BEIRUT, March 20 (Xinhua) -- Along the western seafront of Sidon, some 40 km south of Beirut, rows of makeshift tents face the Mediterranean. Their fabric walls flap in the wind. Inside, families live on thin mattresses, their few belongings stacked in plastic bags.
With no school to attend, children tape colorful paper cutouts onto tent flaps. The shapes are rough, but they echo the decorations that once brightened their homes in the south.
"Eid remains, and we will celebrate even if everything around us has changed," said Raeda Qabalan, who fled her home village of Mays al-Jabal, one of the southern communities closest to the Israeli border that bore the brunt of the conflict.
For Lebanon's displaced, this is how Eid al-Fitr arrives, one of the most important holidays for Muslims: without new clothes, without trays of sweets, with only a quiet, anxious wait in makeshift shelters.
More than a million people have been uprooted across Lebanon since Israel's military campaign intensified in the south and east, forcing families from border villages into public schools, mountain towns, and tent encampments along the coast.
The latest flare-up began not long after the beginning of Ramadan. For many, nearly the entire holy month and now Eid have been spent in shelters.
In a tent along Sidon's coast, 10-year-old Mohammad Sobeh drew the house his family lost to an Israeli airstrike. "This is how our home looked before the strike," he said. "We used to celebrate Eid there."
His 7-year-old sister, Sarah, recalled the absence of holiday traditions. "We used to make Eid cookies with our grandmother," she said. This year, the family relies entirely on aid supplies.
Samia al-Abdallah, from Kfar Kila, said her 5-year-old grandson struggles to distinguish thunder from explosions. "He even asks how we will rebuild our house and buy new clothes," she said. "All we wish for is for the war to stop so that we can return to our homes and land."
In Beiteddine, a mountain town that has absorbed waves of the displaced, families have been living in converted school classrooms for months. The setting is different from the coastal tents, but the feeling is the same.
Samira Srour, a mother of three, said her children still ask about the customs they can no longer keep. "They used to wait for Eid to buy clothes and toys," she said. "Now we are living through a war that has taken away the joy of occasions."
The holiday, traditionally a time for extended family gatherings, has been hollowed of its social architecture. The conflict has scattered families that once spent it together, each stranded in a different place.
"Eid used to bring the family together," said Dawoud Ayash, 70, who now sleeps in a classroom. "With families separated, the festival lacks a soul," he said.
For many of the displaced, what is hardest to bear is not the current hardship alone. It is that they have been here before.
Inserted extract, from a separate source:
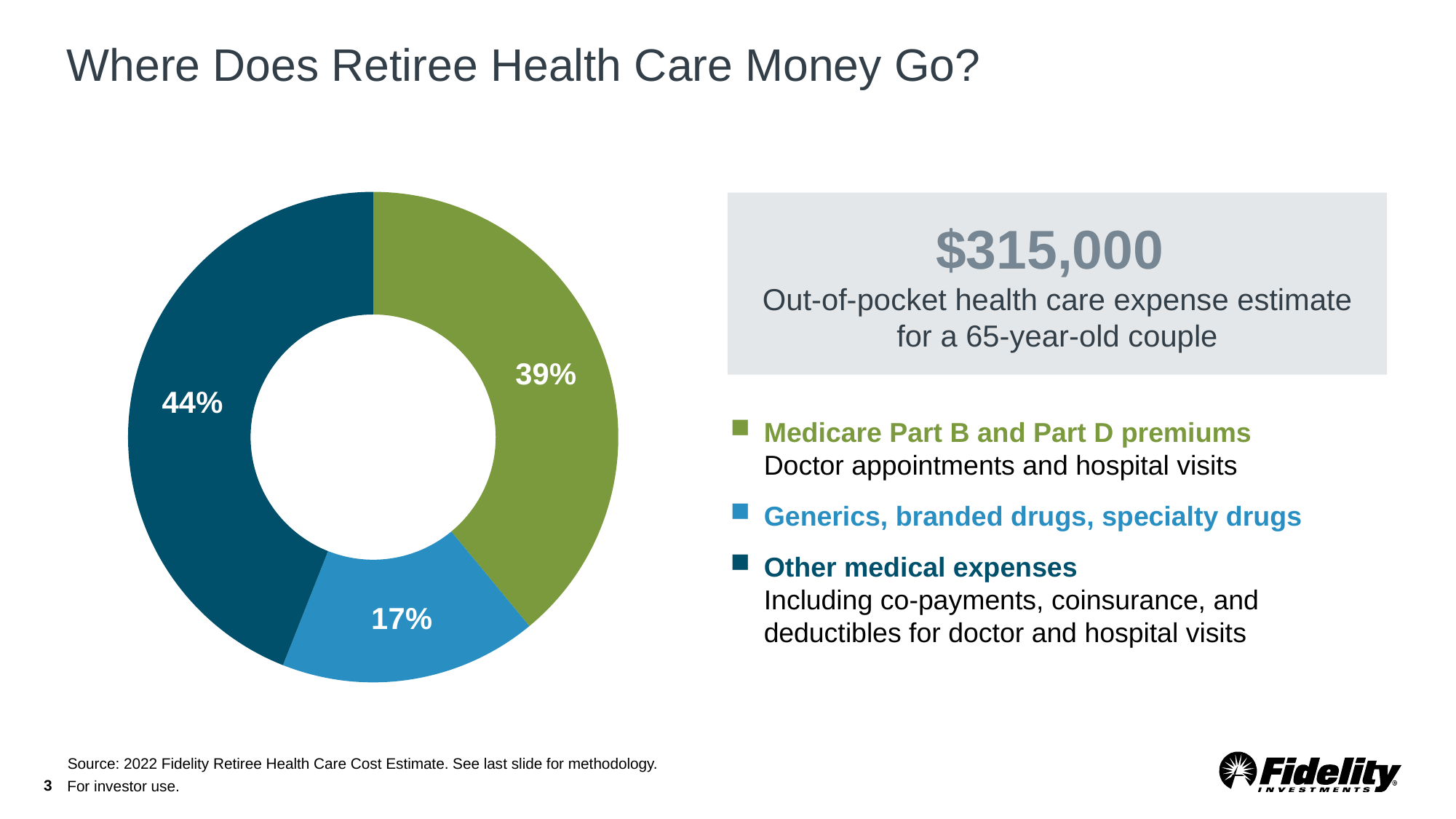
Which category has the largest slice in the donut chart? Other medical expenses What is the difference in percentage points between the Medicare Part B and Part D premiums slice and the Generics, branded drugs, specialty drugs slice? 22 What share of the donut chart is labelled for Other medical expenses (dark blue slice)? 44% What out-of-pocket health care expense estimate for a 65-year-old couple is shown next to the chart? $315,000 What kind of chart is shown on the slide? Donut (pie) chart How many slices does the donut chart have? 3 Which category has the smallest slice in the donut chart? Generics, branded drugs, specialty drugs What share of the donut chart is labelled for Medicare Part B and Part D premiums (green slice)? 39% What colour is the slice representing Other medical expenses? Dark blue What share of the donut chart is labelled for Generics, branded drugs, specialty drugs (light blue slice)? 17% Which is larger: the slice for Medicare Part B and Part D premiums or the slice for Generics, branded drugs, specialty drugs? Medicare Part B and Part D premiums What is the difference in percentage points between the Other medical expenses slice and the Medicare Part B and Part D premiums slice? 5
Israel's large-scale military offensive triggered a sweeping wave of displacement across Lebanon from October 2023 until a fragile ceasefire was reached in late 2024. Many families had barely begun to rebuild their homes before they were forced to flee again.
For them, this Eid is not just a missed celebration, but another chapter in a cycle of loss that refuses to close.
"I don't know what to tell my children," Samira said. "It's a senseless war. It has taken the joy of the holidays, and so much more."